This week, Microsoft announced sweeping cuts to its Xbox division, including 1,600 immediate layoffs, another 1,600 job cuts in the next fiscal year, and the closure or sale of four studios. Xbox CEO Asha Sharma has been candid about the reasons, stating in a memo that the business is “not healthy.” Speaking to Fortune, she added, “we simply spread ourselves too thin.”
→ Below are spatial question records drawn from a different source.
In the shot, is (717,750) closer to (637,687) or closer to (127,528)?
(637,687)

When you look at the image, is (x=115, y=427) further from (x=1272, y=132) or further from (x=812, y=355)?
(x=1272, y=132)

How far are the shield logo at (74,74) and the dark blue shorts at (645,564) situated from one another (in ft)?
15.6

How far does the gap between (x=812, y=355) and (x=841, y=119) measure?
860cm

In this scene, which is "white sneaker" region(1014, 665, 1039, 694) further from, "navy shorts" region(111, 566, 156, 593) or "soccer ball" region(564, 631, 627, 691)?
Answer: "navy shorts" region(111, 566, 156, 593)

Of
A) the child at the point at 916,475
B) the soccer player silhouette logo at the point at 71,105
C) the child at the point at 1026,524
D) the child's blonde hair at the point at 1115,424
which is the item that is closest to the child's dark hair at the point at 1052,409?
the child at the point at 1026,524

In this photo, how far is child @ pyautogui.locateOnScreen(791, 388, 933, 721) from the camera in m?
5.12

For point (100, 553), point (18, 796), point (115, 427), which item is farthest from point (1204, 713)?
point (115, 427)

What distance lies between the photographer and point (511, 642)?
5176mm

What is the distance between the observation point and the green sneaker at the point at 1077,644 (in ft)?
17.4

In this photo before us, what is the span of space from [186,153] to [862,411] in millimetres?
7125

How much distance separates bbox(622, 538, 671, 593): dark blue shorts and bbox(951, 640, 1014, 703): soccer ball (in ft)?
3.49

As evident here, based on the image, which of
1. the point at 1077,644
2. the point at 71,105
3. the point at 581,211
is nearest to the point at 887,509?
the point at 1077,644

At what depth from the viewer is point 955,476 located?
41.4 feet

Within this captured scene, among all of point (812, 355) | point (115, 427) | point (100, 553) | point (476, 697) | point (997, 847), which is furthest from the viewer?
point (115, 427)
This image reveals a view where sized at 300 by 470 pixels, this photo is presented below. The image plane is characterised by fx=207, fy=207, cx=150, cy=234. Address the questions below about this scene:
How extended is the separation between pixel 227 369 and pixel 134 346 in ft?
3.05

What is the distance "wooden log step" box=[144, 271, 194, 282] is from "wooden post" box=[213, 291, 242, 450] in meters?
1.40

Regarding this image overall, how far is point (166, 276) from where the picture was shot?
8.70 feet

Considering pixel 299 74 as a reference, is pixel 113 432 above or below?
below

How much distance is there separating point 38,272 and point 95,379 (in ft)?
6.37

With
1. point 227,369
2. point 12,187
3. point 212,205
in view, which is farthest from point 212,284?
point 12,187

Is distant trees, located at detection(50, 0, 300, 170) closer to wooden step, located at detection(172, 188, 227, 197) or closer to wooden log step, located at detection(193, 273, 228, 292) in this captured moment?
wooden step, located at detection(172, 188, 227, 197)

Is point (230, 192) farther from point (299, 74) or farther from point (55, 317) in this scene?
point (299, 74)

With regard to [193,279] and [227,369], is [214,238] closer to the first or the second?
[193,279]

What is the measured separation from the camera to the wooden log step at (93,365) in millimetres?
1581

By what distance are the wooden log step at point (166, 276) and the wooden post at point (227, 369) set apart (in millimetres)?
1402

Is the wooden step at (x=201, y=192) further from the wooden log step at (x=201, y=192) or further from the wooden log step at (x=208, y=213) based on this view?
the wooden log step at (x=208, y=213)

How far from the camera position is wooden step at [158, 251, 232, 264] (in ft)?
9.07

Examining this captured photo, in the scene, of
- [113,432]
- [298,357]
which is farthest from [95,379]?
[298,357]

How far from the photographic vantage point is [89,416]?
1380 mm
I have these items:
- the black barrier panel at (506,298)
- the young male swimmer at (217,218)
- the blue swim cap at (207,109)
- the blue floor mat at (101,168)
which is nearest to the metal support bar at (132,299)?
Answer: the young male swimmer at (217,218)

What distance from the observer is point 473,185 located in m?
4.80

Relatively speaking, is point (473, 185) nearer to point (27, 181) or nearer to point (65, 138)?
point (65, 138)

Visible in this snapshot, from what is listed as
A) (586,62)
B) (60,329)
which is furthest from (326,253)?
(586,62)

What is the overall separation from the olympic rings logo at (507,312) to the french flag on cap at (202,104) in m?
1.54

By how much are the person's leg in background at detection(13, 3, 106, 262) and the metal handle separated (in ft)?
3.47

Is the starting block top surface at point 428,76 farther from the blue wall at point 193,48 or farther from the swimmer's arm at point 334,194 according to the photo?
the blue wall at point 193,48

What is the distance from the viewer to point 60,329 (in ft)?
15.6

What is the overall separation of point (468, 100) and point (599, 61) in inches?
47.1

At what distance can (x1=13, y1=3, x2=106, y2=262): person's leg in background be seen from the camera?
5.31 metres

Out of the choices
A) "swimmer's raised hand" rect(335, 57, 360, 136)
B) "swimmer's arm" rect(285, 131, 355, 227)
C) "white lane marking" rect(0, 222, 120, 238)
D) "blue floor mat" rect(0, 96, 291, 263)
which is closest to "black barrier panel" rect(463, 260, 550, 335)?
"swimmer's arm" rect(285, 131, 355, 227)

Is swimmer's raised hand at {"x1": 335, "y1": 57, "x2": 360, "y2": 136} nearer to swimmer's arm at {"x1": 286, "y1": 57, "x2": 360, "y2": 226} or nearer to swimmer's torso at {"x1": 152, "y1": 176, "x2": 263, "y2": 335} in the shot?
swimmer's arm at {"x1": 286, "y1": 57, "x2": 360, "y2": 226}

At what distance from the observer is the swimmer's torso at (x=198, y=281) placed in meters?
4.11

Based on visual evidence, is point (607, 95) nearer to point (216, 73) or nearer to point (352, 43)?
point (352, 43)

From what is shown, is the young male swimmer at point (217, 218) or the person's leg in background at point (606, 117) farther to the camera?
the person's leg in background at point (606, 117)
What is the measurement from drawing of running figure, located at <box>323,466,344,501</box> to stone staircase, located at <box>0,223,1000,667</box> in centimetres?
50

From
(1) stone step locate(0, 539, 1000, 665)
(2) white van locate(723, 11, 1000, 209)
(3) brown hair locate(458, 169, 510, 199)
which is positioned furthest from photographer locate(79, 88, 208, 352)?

Strategic Shift and Potential Sale
Given the scale of the changes and Xbox’s vague strategy of focusing only on big games, the future of the platform is uncertain. As Microsoft invests heavily in AI, a struggling consumer business may no longer fit. This opens the possibility that Microsoft could exit gaming entirely by selling Xbox. According to New York University professor Joost van Dreunen, “A wholesale divestiture of Xbox remains on the table, and it looks likelier given Xbox’s struggles with rising hardware costs and Microsoft’s focus on AI and infrastructure. It’s never been clear what role Xbox plays in Microsoft’s flywheel.” However, van Dreunen notes a full sale is the “less likely path,” as few buyers would want “an entire interactive-entertainment conglomerate running north of $23 billion in annual revenue.”
Xbox's Current Portfolio
Despite the cuts, Microsoft retains a vast array of assets under Xbox. It operates a hardware business selling Xbox Series X/S consoles and has teased a next-generation console, codenamed Project Helix. Its studio roster includes Halo Studios, Bethesda Game Studios, Mojang Studios (Minecraft), Call of Duty studios (Infinity Ward, Treyarch), The Coalition (Gears of War), Playground Games (Forza Horizon, Fable), Blizzard Entertainment (Overwatch, Warcraft), King (Candy Crush), and Rare (Sea of Thieves).
Few Potential Buyers
Yoshio Osaki, president and CEO of IDG Intelligence, told The Verge, “I think all options are on the table, considering the drastic measures already put in place to try and restructure the business at both a cyclical and structural level.” He noted that while companies like Tencent might have explored a wholesale purchase in earlier years, Tencent is now stepping back from game investments, reportedly seeking exits in Japan. Other groups like NetEase and Savvy Games Group have also pulled back. Large tech companies like Meta are divesting from games, and Amazon focuses on Luna cloud gaming and tie-ins with properties like James Bond and Tomb Raider. Entertainment firms Netflix and Disney have veered away from major gaming M&A. Netflix has let go of indie titles and a AAA studio, favoring TV games controlled via smartphone. While Candy Crush or Minecraft might fit Netflix, blockbuster franchises like Halo or The Elder Scrolls seem unlikely to translate to a TV party game.
Prohibitive Cost
Microsoft’s asking price for Xbox is unknown, but recent gaming megadeals suggest it would be prohibitively high. EA’s take-private deal valued the company at $55 billion, and Microsoft acquired Activision Blizzard for $68.7 billion. The entirety of Xbox, including franchises, studios, and hardware, would cost significantly more. Van Dreunen believes the more likely scenario is that big players might go after “specific pieces” of the business. Osaki similarly notes that “individual studios, IPs, and teams are sold or spun off piecemeal.” Microsoft has already allowed Compulsion Games and Double Fine Productions to go indie, while Ninja Theory and Undead Labs were sold to unspecified buyers.
Future Outlook
Sharma has been in her role less than six months, so the full impact of her decisions may take time. Remaining studios are focused on household names like Halo, Call of Duty, Warcraft, Minecraft, and Candy Crush, signaling a focus on big properties. Sharma is elevating Mojang and King to report directly to her, calling them “platforms” and “our largest by monthly active players.” She believes Microsoft underinvested in Minecraft and has appointed Helen Chiang, former corporate VP of Minecraft, as Xbox’s first COO. Opinions on when Xbox’s future will become clear vary: Osaki thinks by “year end,” while van Dreunen says within 24 months. Van Dreunen notes, “As Microsoft looks to free up cash for its AI build-out, scaling Xbox back, or selling off parts of it, starts to look worth it.”